=== Texto del documento ===
= = = =

# Congressional Hispanic Caucus



## Gonzoflies

Estoy tratando de econtrar una buena aproximación en español de “_Congressional Hispanic Caucus_”, la agrupación de diversos miembros del congreso de los Estados Unidos que se consideran “hispanos” y que aboga por los intereses de quienes nos incluímos dentro del mal llamado grupo étnico de tal nombre. 

La palabra que me complica la vida es “caucus”, vocablo bien gringo sin traducción directa. Según los diccionarios que he consultado es “grupo”, “sector”, “comité”, o “camarilla política”. Esta última traducción no me convence, porque se refiere a un “grupo que influye _extraoficialmente_ en los asuntos del estado” (cursivas mías); las otras me parecen demasiado genéricas. 

Se me ocurren dos posiblidades: 

“Delegación” (delegación hispana del Congreso), que tiene el defecto de que tal palabra supone que los miembros han sido designados específicamente para ser parte de la agrupación, que no es el caso.

“Facción” (facción hispana del Congreso), que implica un bando, pandilla o agrupación opositora violenta. Dado que la política es el arte de lograr que los enemigos transijan con civilidad me inclino por esta última posibilidad.

¿Qué piensan ustedes?


----------



## Roberto_Mendoza

Una sugerencia:

liga legislativa hispana o
liga hispana del congreso o
liga de congresistas hispanos o 
liga de legisladores hispanos

Espera a ver más sugerencias. Saludos.


----------



## Foghorn-Leghorn

¿Qué te parece "el bloque", "el círculo", "la junta"? Aunque en lo personal me parece que "bloque" queda mejor.

Ojalá que te sirva.


----------



## Roberto_Mendoza

Foghorn-Leghorn said:


> ¿Qué te parece "el bloque", "el círculo", "la junta"? Aunque en lo personal me parece que "bloque" queda mejor.
> 
> Ojalá que te sirva.



A mí me gustan tus versiones. 
Sin embargo, debo decir que difiero respecto a lo de "bloque". En ciencias políticas, usualmente se le llama bloque a un grupo de legisladores o países que votan de igual manera. Por eso había sugerido "liga", porque se refiere a un grupo de personas, legisladores o países que tienen intereses comunes, pero que no necesariamente votan en el mismo sentido. Saludos.

= = = =

=== Tareas requeridas ===
#1 En el hilo sobre la traducción de «caucus», ¿qué significado de «liga» lleva a Roberto_Mendoza a preferirla frente a «bloque»?
#2 Reproduzca literalmente un fragmento del hilo sobre la traducción de «caucus»: inicie en las palabras «Se me ocurren» y concluya tras «es el caso.».

=== Datos proporcionados ===
= = = =

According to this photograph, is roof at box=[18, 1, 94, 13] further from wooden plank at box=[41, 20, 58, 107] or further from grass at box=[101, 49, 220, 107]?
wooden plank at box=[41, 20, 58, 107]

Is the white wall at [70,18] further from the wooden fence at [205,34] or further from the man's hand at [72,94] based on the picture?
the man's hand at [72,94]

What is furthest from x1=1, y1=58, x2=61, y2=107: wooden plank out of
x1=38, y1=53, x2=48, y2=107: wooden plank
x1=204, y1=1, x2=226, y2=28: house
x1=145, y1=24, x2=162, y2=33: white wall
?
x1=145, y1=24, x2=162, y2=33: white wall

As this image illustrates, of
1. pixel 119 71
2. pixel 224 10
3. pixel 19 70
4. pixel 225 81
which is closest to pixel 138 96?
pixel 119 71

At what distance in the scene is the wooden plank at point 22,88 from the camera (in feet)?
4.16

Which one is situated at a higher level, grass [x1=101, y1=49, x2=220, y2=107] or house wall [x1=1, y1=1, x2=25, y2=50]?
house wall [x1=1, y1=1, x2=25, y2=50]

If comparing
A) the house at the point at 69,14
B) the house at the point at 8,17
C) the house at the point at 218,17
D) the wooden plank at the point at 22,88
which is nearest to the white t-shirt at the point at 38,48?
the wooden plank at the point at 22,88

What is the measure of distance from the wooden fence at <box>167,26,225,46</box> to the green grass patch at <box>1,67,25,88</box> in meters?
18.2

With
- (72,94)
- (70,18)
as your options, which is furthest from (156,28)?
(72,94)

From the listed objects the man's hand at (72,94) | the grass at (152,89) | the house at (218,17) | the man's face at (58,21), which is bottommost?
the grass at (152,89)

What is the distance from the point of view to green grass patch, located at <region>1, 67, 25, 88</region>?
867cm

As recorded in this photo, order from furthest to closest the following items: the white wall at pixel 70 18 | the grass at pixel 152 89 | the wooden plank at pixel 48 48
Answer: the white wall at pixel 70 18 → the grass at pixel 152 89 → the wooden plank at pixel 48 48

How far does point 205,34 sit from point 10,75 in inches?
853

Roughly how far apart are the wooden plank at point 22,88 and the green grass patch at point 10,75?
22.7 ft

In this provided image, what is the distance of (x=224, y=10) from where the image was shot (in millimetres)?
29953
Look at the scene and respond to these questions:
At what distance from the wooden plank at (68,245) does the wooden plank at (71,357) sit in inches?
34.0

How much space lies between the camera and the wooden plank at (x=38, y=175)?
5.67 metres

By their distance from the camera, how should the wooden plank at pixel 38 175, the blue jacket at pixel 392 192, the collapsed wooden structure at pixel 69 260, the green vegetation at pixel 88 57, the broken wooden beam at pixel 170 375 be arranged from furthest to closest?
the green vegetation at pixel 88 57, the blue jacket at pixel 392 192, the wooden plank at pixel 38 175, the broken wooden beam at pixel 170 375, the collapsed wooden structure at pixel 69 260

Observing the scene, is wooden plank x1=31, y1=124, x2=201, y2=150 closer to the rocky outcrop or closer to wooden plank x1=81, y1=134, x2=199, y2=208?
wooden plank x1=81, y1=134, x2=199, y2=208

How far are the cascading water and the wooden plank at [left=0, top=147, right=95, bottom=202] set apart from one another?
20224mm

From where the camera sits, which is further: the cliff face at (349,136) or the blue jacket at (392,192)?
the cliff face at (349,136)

= = = =

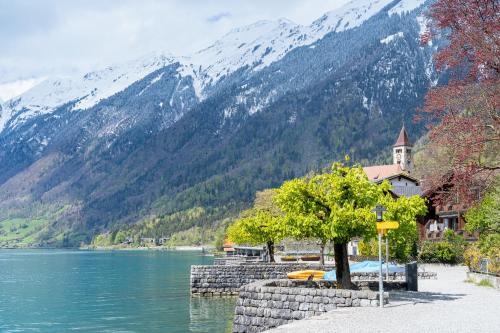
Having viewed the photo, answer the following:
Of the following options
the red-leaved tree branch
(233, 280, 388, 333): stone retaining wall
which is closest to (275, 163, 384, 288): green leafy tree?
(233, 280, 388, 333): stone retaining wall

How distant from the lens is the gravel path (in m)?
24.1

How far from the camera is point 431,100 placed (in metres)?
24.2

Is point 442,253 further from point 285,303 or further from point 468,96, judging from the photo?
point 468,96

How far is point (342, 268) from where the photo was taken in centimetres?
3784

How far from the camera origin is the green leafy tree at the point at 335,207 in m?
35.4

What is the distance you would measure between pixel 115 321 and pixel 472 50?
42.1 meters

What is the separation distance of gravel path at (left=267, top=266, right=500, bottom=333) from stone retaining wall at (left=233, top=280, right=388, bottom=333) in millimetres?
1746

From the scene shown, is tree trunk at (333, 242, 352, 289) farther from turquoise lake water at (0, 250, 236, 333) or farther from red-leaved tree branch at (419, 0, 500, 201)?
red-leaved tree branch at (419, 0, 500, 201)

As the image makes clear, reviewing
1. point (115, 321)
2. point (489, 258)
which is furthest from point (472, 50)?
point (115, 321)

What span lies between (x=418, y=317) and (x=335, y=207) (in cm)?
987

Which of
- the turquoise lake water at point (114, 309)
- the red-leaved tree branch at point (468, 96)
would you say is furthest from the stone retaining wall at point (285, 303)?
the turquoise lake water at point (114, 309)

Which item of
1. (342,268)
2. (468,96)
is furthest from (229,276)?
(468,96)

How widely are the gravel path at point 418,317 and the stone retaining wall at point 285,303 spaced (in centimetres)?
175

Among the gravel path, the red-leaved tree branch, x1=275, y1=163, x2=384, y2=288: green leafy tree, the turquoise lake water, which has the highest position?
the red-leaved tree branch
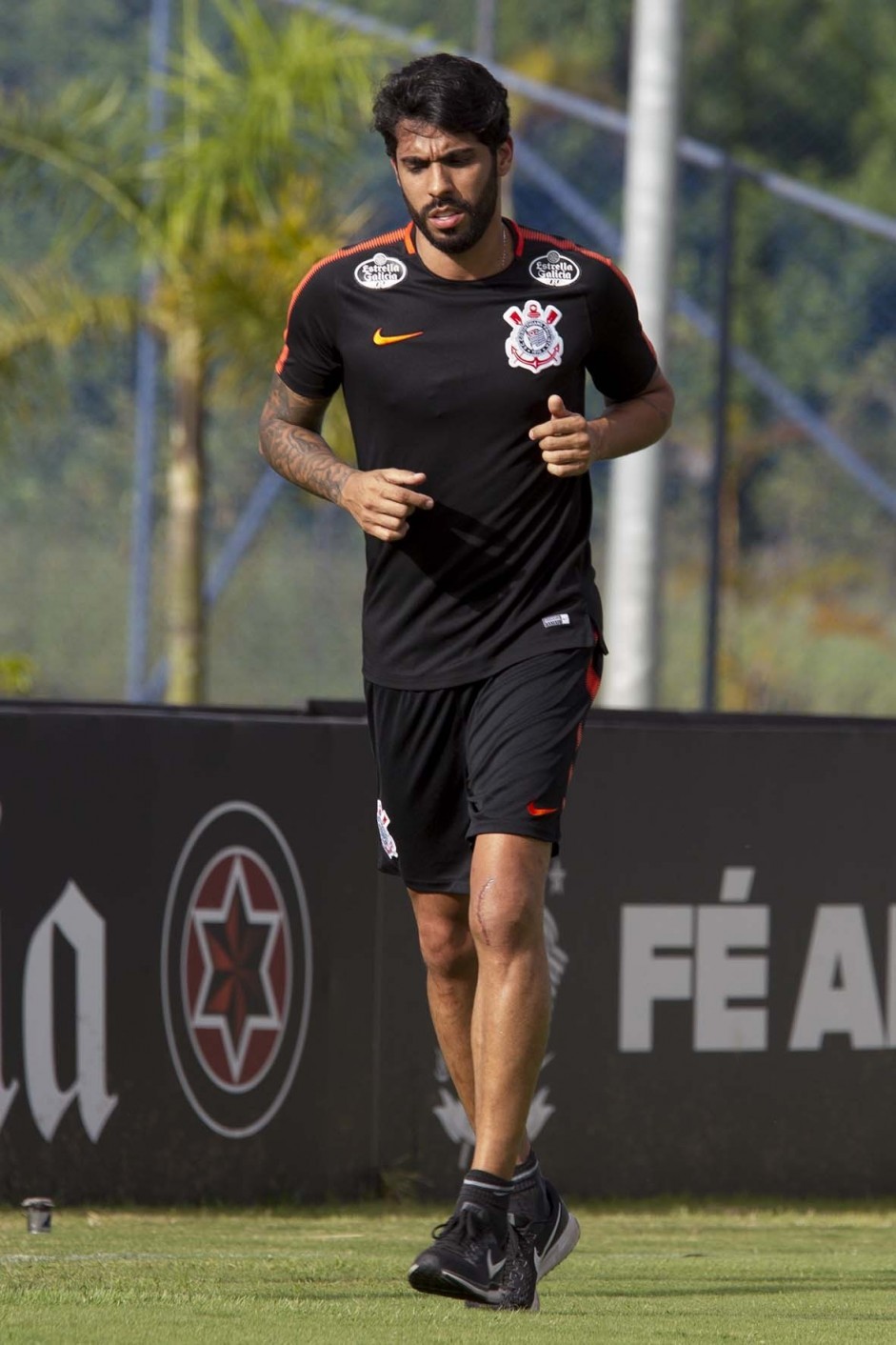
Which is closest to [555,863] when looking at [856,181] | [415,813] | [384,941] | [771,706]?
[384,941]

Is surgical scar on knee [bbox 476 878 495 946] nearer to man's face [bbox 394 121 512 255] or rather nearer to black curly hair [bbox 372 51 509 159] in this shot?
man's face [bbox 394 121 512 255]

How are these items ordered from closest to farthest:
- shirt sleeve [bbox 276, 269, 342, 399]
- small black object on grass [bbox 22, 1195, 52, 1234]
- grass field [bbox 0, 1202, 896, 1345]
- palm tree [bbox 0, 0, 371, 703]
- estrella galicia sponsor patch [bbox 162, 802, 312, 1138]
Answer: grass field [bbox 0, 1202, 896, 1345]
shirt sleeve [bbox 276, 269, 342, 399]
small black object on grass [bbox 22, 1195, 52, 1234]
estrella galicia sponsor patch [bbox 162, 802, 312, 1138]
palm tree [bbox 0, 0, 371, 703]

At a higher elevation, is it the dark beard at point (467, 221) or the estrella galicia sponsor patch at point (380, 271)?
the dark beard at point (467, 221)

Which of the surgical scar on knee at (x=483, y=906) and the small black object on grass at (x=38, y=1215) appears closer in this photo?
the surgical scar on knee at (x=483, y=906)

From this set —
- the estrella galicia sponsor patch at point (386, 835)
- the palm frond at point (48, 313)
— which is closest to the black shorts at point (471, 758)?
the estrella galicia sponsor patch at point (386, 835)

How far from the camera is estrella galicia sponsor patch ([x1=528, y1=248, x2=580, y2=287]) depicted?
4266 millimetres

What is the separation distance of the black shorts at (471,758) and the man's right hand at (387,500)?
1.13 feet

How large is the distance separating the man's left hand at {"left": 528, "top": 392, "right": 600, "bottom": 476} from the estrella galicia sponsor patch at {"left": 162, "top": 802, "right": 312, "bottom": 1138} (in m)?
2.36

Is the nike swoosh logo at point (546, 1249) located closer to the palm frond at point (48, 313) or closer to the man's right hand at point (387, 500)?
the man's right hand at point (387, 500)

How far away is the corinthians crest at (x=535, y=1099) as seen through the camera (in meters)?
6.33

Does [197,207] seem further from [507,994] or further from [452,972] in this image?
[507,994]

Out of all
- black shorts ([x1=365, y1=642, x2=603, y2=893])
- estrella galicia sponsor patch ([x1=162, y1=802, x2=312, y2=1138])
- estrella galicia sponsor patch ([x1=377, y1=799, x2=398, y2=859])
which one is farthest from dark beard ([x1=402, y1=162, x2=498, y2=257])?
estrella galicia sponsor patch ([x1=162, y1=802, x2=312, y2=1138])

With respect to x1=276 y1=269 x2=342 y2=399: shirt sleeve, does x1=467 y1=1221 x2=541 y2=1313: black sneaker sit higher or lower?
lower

= = = =

=== Respuestas ===
#1 «Liga» designa a un grupo de personas, legisladores o países con intereses comunes que no necesariamente votan en el mismo sentido.

#2
Se me ocurren dos posiblidades: 

“Delegación” (delegación hispana del Congreso), que tiene el defecto de que tal palabra supone que los miembros han sido designados específicamente para ser parte de la agrupación, que no es el caso.